All entries that follow are to be printed exactly as written.

**Short descriptive text snippets**:
Start of Block
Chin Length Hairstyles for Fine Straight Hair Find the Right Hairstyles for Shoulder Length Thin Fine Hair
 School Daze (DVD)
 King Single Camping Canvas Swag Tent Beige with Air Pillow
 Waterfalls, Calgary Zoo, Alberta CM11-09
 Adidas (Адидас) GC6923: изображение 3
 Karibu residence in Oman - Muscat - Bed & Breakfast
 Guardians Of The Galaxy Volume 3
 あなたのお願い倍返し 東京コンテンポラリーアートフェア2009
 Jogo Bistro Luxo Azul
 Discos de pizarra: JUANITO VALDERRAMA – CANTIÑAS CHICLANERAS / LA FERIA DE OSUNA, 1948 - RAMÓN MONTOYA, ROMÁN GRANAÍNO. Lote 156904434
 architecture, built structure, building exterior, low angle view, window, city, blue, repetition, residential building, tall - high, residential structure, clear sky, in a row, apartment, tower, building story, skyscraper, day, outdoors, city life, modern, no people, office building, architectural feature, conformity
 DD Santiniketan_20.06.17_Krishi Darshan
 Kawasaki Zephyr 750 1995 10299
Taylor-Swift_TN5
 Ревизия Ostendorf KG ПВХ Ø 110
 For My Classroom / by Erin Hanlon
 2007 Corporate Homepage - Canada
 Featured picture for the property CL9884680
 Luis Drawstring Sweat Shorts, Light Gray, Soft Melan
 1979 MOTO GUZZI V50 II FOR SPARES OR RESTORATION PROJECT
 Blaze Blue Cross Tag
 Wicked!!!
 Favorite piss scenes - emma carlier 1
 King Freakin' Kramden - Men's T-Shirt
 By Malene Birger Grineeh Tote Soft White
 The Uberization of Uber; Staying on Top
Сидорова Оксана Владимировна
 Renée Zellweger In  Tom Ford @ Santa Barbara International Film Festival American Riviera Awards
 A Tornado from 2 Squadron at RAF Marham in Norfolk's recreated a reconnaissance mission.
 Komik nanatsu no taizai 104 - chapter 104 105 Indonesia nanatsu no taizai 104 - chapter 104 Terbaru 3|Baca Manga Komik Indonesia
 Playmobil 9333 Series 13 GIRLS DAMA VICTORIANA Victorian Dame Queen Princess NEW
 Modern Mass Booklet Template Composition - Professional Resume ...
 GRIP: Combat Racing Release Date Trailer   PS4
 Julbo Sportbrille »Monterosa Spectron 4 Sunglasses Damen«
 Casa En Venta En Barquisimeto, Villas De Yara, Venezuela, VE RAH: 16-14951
End of Block
**Task result**:
Chin Length Hairstyles for Fine Straight Hair Find the Right Hairstyles for Shoulder Length Thin Fine Hair
 School Daze (DVD)
 King Single Camping Canvas Swag Tent Beige with Air Pillow
 Waterfalls, Calgary Zoo, Alberta CM11-09
 Adidas (Адидас) GC6923: изображение 3
 Karibu residence in Oman - Muscat - Bed & Breakfast
 Guardians Of The Galaxy Volume 3
 あなたのお願い倍返し 東京コンテンポラリーアートフェア2009
 Jogo Bistro Luxo Azul
 Discos de pizarra: JUANITO VALDERRAMA – CANTIÑAS CHICLANERAS / LA FERIA DE OSUNA, 1948 - RAMÓN MONTOYA, ROMÁN GRANAÍNO. Lote 156904434
 architecture, built structure, building exterior, low angle view, window, city, blue, repetition, residential building, tall - high, residential structure, clear sky, in a row, apartment, tower, building story, skyscraper, day, outdoors, city life, modern, no people, office building, architectural feature, conformity
 DD Santiniketan_20.06.17_Krishi Darshan
 Kawasaki Zephyr 750 1995 10299
Taylor-Swift_TN5
 Ревизия Ostendorf KG ПВХ Ø 110
 For My Classroom / by Erin Hanlon
 2007 Corporate Homepage - Canada
 Featured picture for the property CL9884680
 Luis Drawstring Sweat Shorts, Light Gray, Soft Melan
 1979 MOTO GUZZI V50 II FOR SPARES OR RESTORATION PROJECT
 Blaze Blue Cross Tag
 Wicked!!!
 Favorite piss scenes - emma carlier 1
 King Freakin' Kramden - Men's T-Shirt
 By Malene Birger Grineeh Tote Soft White
 The Uberization of Uber; Staying on Top
Сидорова Оксана Владимировна
 Renée Zellweger In  Tom Ford @ Santa Barbara International Film Festival American Riviera Awards
 A Tornado from 2 Squadron at RAF Marham in Norfolk's recreated a reconnaissance mission.
 Komik nanatsu no taizai 104 - chapter 104 105 Indonesia nanatsu no taizai 104 - chapter 104 Terbaru 3|Baca Manga Komik Indonesia
 Playmobil 9333 Series 13 GIRLS DAMA VICTORIANA Victorian Dame Queen Princess NEW
 Modern Mass Booklet Template Composition - Professional Resume ...
 GRIP: Combat Racing Release Date Trailer   PS4
 Julbo Sportbrille »Monterosa Spectron 4 Sunglasses Damen«
 Casa En Venta En Barquisimeto, Villas De Yara, Venezuela, VE RAH: 16-14951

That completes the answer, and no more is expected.